━━━ Input material ━━━

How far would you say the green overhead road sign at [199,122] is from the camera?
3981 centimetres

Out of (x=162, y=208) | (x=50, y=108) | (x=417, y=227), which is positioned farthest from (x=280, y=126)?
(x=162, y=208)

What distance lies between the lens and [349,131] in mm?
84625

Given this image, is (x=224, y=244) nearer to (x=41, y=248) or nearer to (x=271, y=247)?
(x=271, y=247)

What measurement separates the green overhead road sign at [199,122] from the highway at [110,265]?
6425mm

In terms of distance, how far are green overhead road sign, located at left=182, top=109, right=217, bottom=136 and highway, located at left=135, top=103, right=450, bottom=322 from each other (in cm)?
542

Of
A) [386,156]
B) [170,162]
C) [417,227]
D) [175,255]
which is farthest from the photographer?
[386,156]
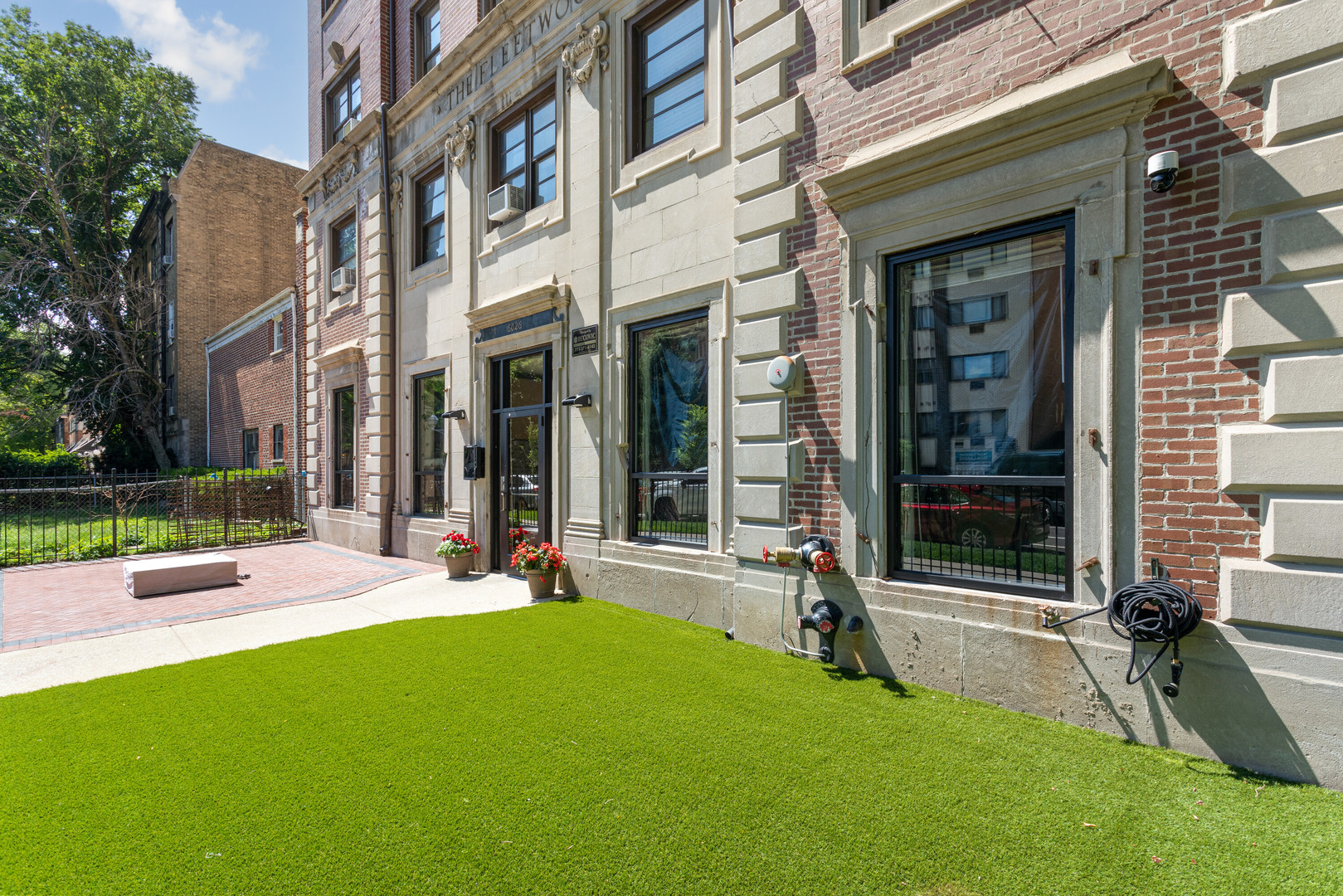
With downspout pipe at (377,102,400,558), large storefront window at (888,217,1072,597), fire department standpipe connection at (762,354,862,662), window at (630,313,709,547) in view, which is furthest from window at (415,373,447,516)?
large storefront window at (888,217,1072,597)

━━━
━━━ Input material ━━━

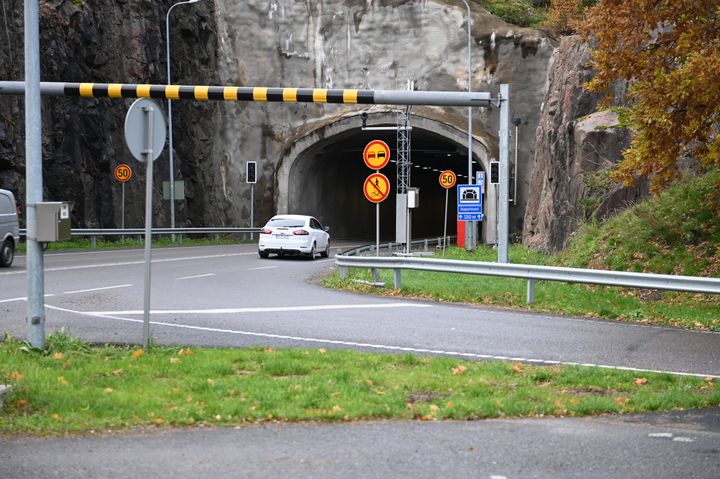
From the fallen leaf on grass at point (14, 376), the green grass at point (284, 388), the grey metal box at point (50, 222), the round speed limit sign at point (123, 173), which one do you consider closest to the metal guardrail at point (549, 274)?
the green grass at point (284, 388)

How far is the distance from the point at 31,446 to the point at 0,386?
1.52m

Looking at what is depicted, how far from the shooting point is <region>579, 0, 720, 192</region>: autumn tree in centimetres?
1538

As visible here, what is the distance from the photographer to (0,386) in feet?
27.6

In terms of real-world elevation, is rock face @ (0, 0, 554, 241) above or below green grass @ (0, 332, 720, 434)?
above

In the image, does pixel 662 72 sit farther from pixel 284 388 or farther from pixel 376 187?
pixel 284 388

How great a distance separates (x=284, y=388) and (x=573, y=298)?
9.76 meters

━━━

### Task directions
Which lines of the items above contain the word "photographer"? Show each of those lines in full.

### Exercise answer
which is farthest from the photographer?
As visible here, what is the distance from the photographer to (0,386) in feet?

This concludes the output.